CALL FOR SUBMISSONS _ Dossier: Microhistory and situated knowledges: coloniality of power and translocality
Organizers:
Robert Daibert, PhD in History and Professor in the History Graduate Program and in the Science of Religion Department and Graduate Program at UFJF and Hevelly Acruche, PhD in History and Professor in the Department of History and in the History Graduate Program at UFJF.
Deadline for submission: April 25, 2025
Brazilian historiography has established a fruitful dialog with microhistory and its methodological contributions. Particularly from the point of view of Social History, this academic field is marked by significant works that historically approach culture, power and economy as well. In this perspective, historians produce knowledge that problematize the relationships between the micro and the macro, the general and the particular, offering new angles of observation in different scales of analysis. These results highlight possibilities for innovative research in dialogue with concepts such as translocality, connected histories, comparative history, strategies and networks of individuals and groups. These studies consolidate a tradition of research that pays attention to individual and/or collective trajectories, without losing sight of the contextual and procedural dimension of events.
In a complementary way, historiography is also increasingly concerned with the place of enunciation of the research problem in the construction of historical knowledge. This trend brings us back to the notion of the coloniality of knowledge. In many works, the notion of situated knowledges appears as a condition for universality and the methodology of microhistory is used as a strategy for thinking about global contexts. In this exercise, the intersection of the concepts of gender, race and class contributes to the formulation of new questions and reflections on a diversity of topics previously neglected by academic studies.
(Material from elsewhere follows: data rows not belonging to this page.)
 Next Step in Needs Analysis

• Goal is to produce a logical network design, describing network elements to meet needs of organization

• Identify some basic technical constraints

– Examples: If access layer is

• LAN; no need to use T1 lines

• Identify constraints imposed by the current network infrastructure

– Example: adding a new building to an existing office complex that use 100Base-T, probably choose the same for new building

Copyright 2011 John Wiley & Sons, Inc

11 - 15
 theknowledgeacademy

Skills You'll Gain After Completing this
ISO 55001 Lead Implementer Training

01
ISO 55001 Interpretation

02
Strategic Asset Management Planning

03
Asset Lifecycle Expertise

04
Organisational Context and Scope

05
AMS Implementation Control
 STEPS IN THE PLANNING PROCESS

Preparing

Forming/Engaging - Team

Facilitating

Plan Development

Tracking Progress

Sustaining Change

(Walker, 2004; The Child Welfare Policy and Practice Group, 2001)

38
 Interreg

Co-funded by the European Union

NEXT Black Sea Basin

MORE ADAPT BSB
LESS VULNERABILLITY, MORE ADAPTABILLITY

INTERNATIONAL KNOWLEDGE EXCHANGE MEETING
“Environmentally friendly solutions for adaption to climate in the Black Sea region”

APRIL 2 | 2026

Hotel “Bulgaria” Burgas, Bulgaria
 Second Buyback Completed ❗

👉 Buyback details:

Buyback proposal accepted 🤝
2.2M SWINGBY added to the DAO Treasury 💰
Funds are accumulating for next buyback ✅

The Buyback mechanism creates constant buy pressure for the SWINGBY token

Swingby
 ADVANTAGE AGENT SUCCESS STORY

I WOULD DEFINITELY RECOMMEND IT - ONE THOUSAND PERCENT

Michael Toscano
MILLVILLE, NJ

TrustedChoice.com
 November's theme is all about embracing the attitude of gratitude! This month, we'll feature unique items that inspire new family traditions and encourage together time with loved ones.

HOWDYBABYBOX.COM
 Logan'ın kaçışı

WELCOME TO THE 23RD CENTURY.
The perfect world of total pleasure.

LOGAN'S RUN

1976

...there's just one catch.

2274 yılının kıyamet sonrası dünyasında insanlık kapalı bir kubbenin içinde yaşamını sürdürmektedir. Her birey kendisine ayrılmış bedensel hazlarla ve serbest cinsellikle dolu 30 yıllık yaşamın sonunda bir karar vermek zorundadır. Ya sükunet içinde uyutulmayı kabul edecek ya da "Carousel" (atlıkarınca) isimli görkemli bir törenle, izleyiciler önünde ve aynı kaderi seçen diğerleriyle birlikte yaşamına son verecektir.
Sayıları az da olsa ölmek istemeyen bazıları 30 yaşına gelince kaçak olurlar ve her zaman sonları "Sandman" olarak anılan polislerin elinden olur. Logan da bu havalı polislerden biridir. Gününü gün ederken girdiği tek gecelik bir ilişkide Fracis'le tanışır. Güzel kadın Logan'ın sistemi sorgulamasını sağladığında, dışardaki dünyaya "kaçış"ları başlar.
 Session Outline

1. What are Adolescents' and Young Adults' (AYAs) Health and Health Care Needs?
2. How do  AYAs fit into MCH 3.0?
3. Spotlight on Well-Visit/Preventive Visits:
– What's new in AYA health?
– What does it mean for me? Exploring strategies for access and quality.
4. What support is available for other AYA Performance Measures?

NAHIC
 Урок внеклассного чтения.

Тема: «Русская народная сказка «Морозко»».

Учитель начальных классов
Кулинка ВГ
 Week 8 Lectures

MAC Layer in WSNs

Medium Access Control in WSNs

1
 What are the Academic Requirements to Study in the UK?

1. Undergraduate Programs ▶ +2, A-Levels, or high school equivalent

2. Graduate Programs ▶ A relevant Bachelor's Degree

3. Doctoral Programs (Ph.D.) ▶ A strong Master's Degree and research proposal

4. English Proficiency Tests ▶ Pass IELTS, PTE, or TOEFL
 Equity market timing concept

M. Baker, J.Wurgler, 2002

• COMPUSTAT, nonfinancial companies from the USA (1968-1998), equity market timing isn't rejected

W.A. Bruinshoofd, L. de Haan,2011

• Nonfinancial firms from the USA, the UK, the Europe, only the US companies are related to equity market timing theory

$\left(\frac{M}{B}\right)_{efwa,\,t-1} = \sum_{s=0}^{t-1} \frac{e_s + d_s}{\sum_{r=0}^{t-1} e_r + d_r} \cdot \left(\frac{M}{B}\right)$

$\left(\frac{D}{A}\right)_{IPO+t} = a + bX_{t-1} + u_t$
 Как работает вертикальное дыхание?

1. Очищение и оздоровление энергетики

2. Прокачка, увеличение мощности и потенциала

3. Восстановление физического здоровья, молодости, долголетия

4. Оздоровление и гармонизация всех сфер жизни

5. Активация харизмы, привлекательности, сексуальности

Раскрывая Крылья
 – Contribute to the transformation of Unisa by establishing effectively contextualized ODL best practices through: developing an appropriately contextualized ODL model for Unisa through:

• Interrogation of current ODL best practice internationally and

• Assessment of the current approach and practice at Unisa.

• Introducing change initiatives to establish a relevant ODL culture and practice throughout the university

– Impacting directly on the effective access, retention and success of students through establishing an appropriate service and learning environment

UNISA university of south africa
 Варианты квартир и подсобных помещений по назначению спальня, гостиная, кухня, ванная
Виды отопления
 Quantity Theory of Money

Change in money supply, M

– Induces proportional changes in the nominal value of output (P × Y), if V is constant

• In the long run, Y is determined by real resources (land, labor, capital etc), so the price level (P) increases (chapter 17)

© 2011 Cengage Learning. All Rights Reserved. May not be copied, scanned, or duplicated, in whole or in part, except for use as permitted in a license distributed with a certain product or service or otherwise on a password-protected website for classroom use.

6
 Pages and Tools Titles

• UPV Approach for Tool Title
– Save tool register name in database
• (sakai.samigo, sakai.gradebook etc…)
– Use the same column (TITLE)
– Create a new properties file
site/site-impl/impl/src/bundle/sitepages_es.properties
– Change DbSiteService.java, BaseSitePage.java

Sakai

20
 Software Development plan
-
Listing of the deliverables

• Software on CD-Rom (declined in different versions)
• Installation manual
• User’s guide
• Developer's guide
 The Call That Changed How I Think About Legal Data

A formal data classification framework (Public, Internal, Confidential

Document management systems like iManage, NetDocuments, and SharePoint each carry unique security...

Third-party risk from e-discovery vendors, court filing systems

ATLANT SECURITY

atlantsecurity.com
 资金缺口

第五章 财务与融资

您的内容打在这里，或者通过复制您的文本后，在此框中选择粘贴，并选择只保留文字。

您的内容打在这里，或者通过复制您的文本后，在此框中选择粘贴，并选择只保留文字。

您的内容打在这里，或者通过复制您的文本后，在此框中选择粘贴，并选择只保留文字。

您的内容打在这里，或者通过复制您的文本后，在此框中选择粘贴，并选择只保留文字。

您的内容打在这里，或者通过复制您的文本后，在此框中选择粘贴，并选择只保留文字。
In October 2024, the Graduate Program in History at UFJF held a seminar to reflect on the relationship between “Micro-History and situated knowledge”. The event, organized by the Laboratories of Economic and Social History (LAHES) and Oral History and Image (Labhoi/Afrikas), promoted reflections on the relevance of the intersections between the micro and the macro, as well on the role of positionality of enunciation in the production of historical knowledge. Inspired by this seminar, Locus: Revista de História opened this call for a new dossier, entitled: Microhistory and situated knowledge: coloniality of power and translocality, with the aim of publishing articles on microhistory approach and its relationship with situated knowledges, coloniality of power and the plurality of global contexts, in colonial, post-colonial and transnational perspectives.
In this sense, the dossier is interested in articles that dialog with the following themes:
- the history of elites and their connections between spaces and institutions
- the histories and knowledge of marginalized and/or subalternized groups
- individual and/or collective trajectories from a micro-historical perspective
- situated knowledge in terms of gender, race, social class or religion
- coloniality of knowledge and power from a microhistorical perspective
- epistemic dialogues related to the diversity of sources of knowledge for the historical construction.